Example: Custom Spans in Tests¶
import logfire
def test_user_workflow():
"""Test a complete user workflow."""
with logfire.span('create user'):
# Simulate user creation
user = {'id': 123, 'name': 'Test User'}
assert user['name'] == 'Test User'
with logfire.span('verify user'):
# Verify the user was created correctly
assert user['id'] == 123
Running with pytest --logfire produces this trace hierarchy:
pytest: my-project
└── test_api.py::test_user_workflow
├── create user
└── verify user
Example: Logging During Tests¶
import logfire
def test_operation():
logfire.info("Starting operation")
result = perform_operation()
logfire.info("Operation completed", result=result)
assert result == expected
All log messages appear as spans nested under the test span.

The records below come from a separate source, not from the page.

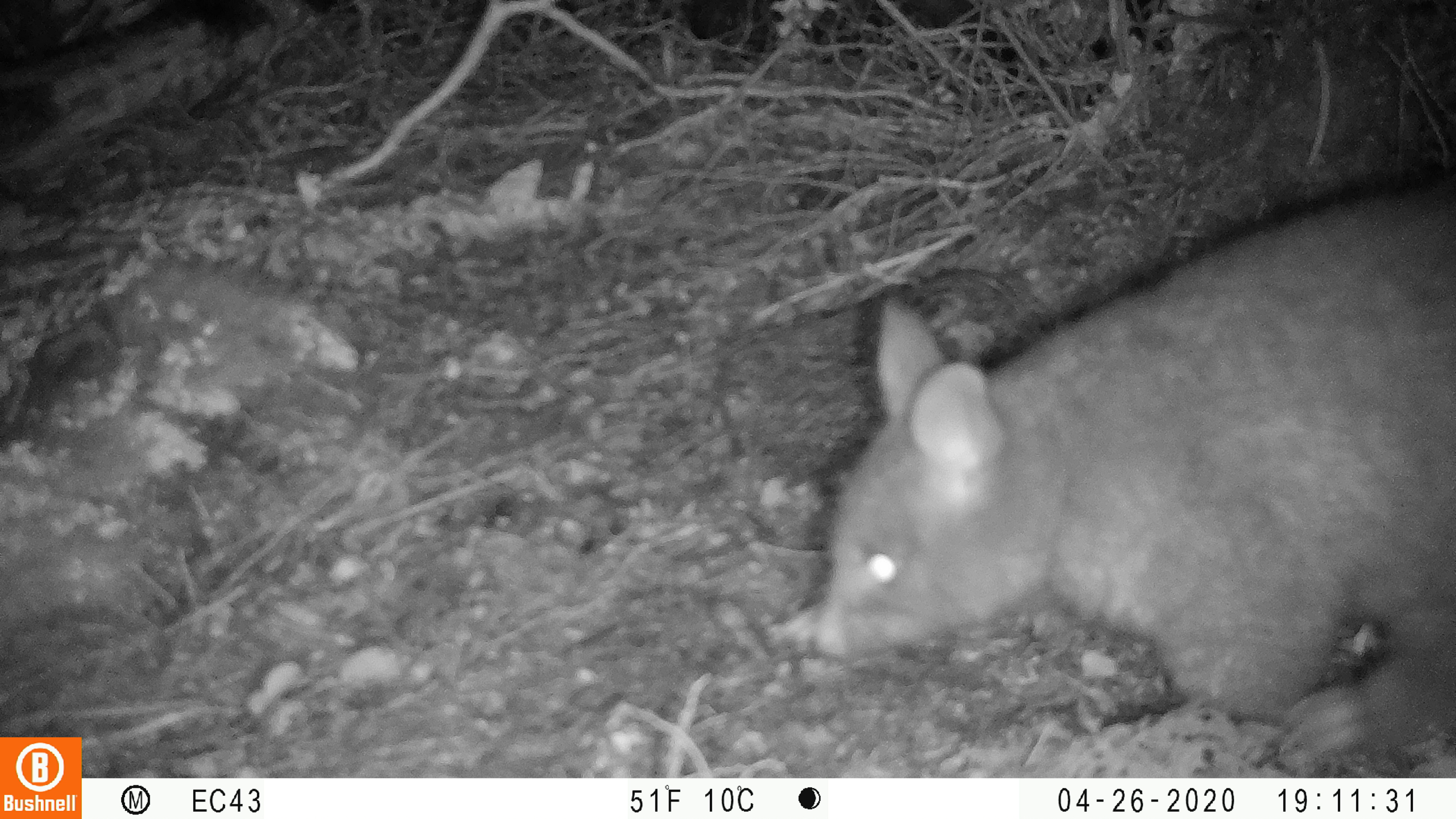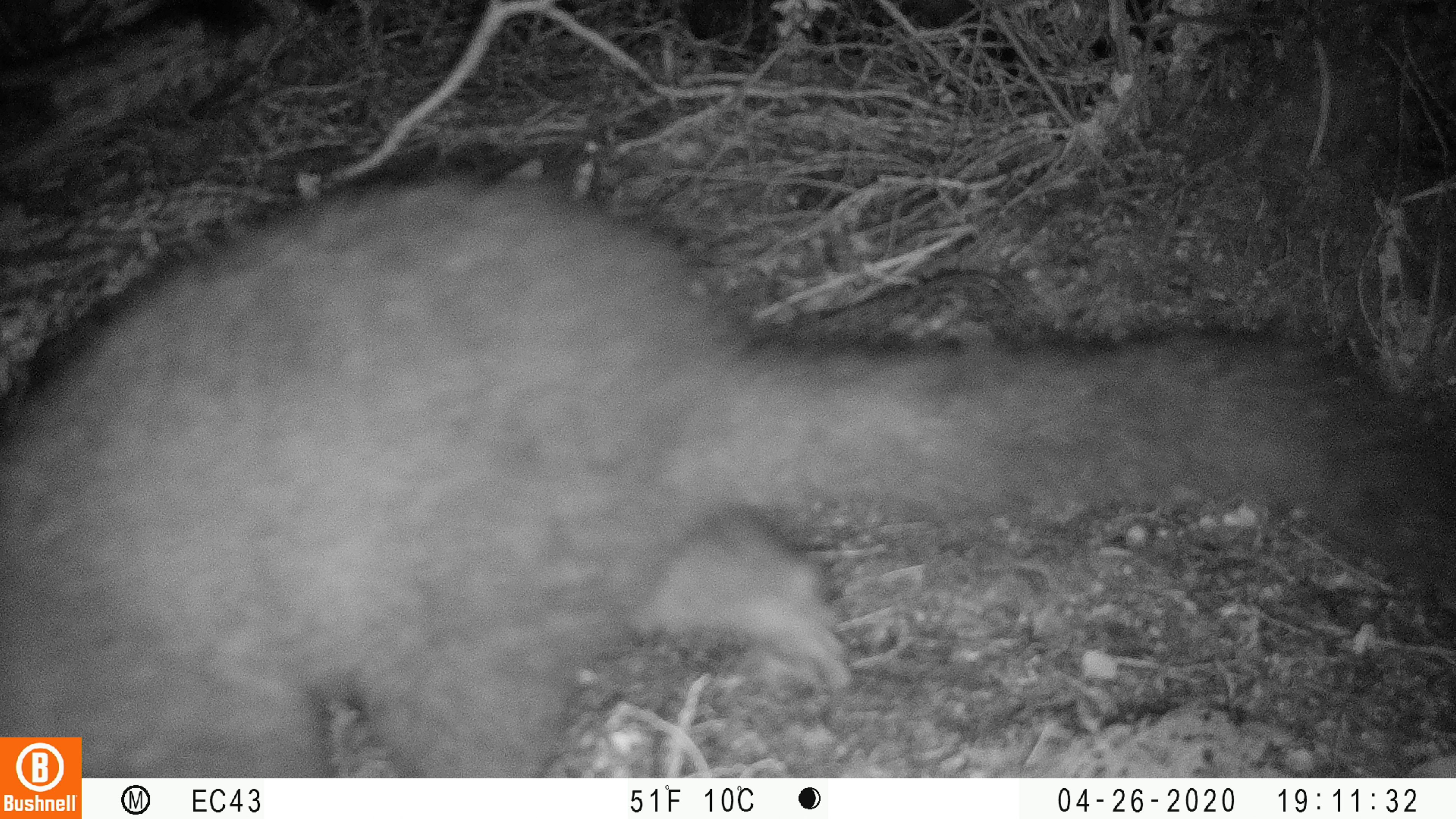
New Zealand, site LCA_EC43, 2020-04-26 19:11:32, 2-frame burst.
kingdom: Animalia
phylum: Chordata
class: Mammalia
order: Diprotodontia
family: Phalangeridae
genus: Trichosurus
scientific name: Trichosurus vulpecula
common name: common brushtail possum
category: possum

Linking to External Traces¶
You can link your test traces to external systems using the TRACEPARENT environment variable:
TRACEPARENT="00-0af7651916cd43dd8448eb211c80319c-b7ad6b7169203331-01" pytest --logfire
This follows the W3C Trace Context specification, allowing your test runs to be part of a larger distributed trace.
Benefits¶
- Debugging Failed Tests: See exactly what operations occurred before a test failure
- Performance Analysis: Identify slow operations within your tests
- Integration Testing: Verify that your code makes the expected calls to external services
- CI Visibility: Get detailed traces from your CI pipelines automatically
Example: Viewing in Logfire¶
After running your tests with --logfire, you can view the traces in the Logfire web UI:
- Navigate to your project in Logfire
- Filter by service name
pytest(or your custom service name) - Explore the trace hierarchy to see:
- Which tests passed/failed
- How long each test took
- What operations occurred within each test
- Any exceptions that were raised
Migration from conftest.py Pattern¶
If you were previously using a manual tracing pattern in conftest.py:
# Old pattern - no longer needed
@pytest.hookimpl(hookwrapper=True)
def pytest_runtest_protocol(item):
with logfire.span("test: {test_name}", test_name=item.name):
yield
You can remove this code and simply use pytest --logfire instead. The built-in plugin handles all the tracing automatically with more comprehensive attributes.